Biomass materials are potential to promote coal gangue pyrolysis process. This study investigates the effects of four biomass materials derived from different sources, namely sodium alginate (SA), sodium carboxymethyl cellulose (CMC), chitosan (CS), and guar gum (GG), on the pyrolysis of coal gangue (CG) in a nitrogen atmosphere. Thermal gravimetric analysis coupled with mass spectrometry (TG-MS) was used to analyze the thermal behaviors and emission characteristics of CO2, NOx, and SO2 during the co-pyrolysis process of CG and the four different biomaterial blends, which were mixed in varying ratios. The study investigated that the interactions between the various biomaterials and CG by calculating and comparing pyrolysis parameters, such as the comprehensive pyrolysis index (CPI) of CG and the blends. Additionally, a kinetic analysis using the KissingerAkahira-Sunose (KAS) method was conducted to reveal the co-pyrolysis mechanism. The thermal gravity analysis results illustrated that SA, CMC, CS and GG were all conducive to enhancing CG pyrolysis. As the biomass content in the blends increases, the sample experiences greater mass loss, while the initial pyrolysis temperature and residual mass ratio decrease. This suggests the presence of biomass enables more complete pyrolysis reactions of CG. Among the four biomass materials, GG had the most positive effect on promoting CG pyrolysis, followed by CS and SA, with CMC having the least effect. The kinetic analysis showed that the primary step of each blend sample generally conformed to the first-order kinetic model. The calculated activation energies of blends groups were lower than that of CG pyrolysis, verifying the positive effects of the four biomaterials on CG pyrolysis.

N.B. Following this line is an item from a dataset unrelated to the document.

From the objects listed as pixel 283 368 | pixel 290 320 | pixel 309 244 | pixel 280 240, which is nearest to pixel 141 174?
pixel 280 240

However, the interaction mechanism varied in different pyrolysis stages for each type of biomass material. Gas emission analysis indicated that the emission of CO2, NOx and SO2 in blends groups were significantly lower than that of CG pyrolysis. This implies that the addition of the four biomaterials could effectively control the emission of carbon dioxide and pollutants during CG pyrolysis.